Prompt A:
List every dollar amount that appears in the blog post on insurance reform costs.
Prompt B:
Extend the blog post on insurance reform costs with a few more paragraphs that pick up after its last sentence.

Excerpted passage:
=== Begin Enclosure ===

Thursday, August 13, 2009

Insurance reform costs defined too narrowly

When Congress returns from its recess, the hard work of crafting a final insurance reform bill will resume. A key sticking point is the need to rein in costs. The Washington Post reports
Although town hall meetings across the country have pitted fears of government intrusion into the medical system against hopes for expanded coverage for the uninsured, the fate of President Obama's health-care initiative might depend just as heavily on a very different issue: its ability to dig the nation out of debt.
Insurance reform absolutely does need to consider costs. However, dollars spent by the Federal government, as important as they are, are neither the sole metric of costs nor the sole determinant of effective social policy.

First the definition of costs. Although the Federal government spends an enormous amount on health care--$754 billion in 2007 or about $2,500 per person--this is only about a third of total health care expenditures (source). State and local governments spent $281 billion, and private expenditures, including private insurance reimbursements and out-of-pocket payments, totaled $1.2 trillion. Altogether, the U.S. spent $2.2 trillion on health care in 2007, or just under one-sixth of its GDP.

=== End Enclosure ===

Information supplied:
=== Begin Enclosure ===

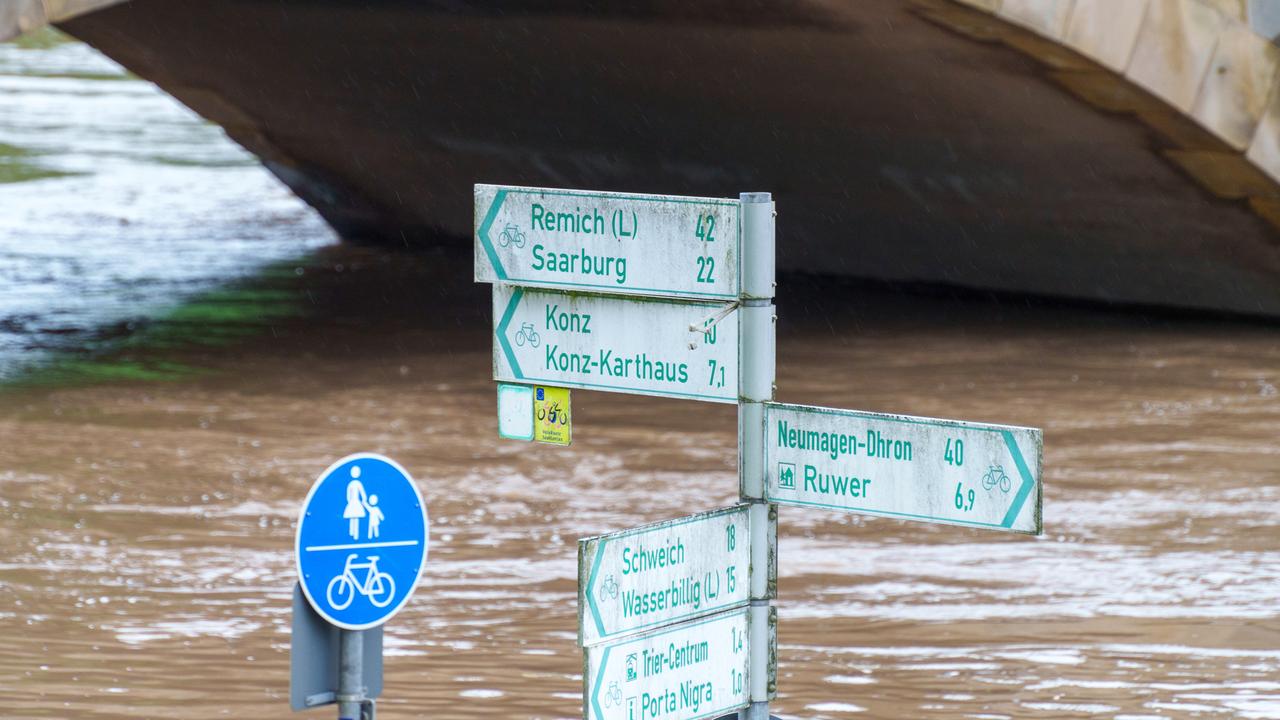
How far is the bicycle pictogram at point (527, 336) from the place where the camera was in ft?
14.8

=== End Enclosure ===

Expected output A:
$754 billion
$2,500
$281 billion
$1.2 trillion
$2.2 trillion

Expected output B:
In terms of costs, policy makers should consider the $2.2 trillion figure and not just the $754 Federal share. A reform that reduces Federal spending by $1 billion but shifts that burden to the states or to private citizens changes incidence of spending but not the social burden.

Similarly, the explosion in care costs have affected public and private spending nearly equally. The health cost problem isn't just a matter of public expenditures going up. In 1980, the share of public expenditures was 42 percent; by 2007, it was 46 percent. Increased third-party payments under Medicare (our national health insurance program for the elderly), which rose from 14 to 18 percent of total health expenditures, account for that entire increase. Policies that moderate the growth in public spending but allow private spending to continue spiraling out of control aren't much of a solution.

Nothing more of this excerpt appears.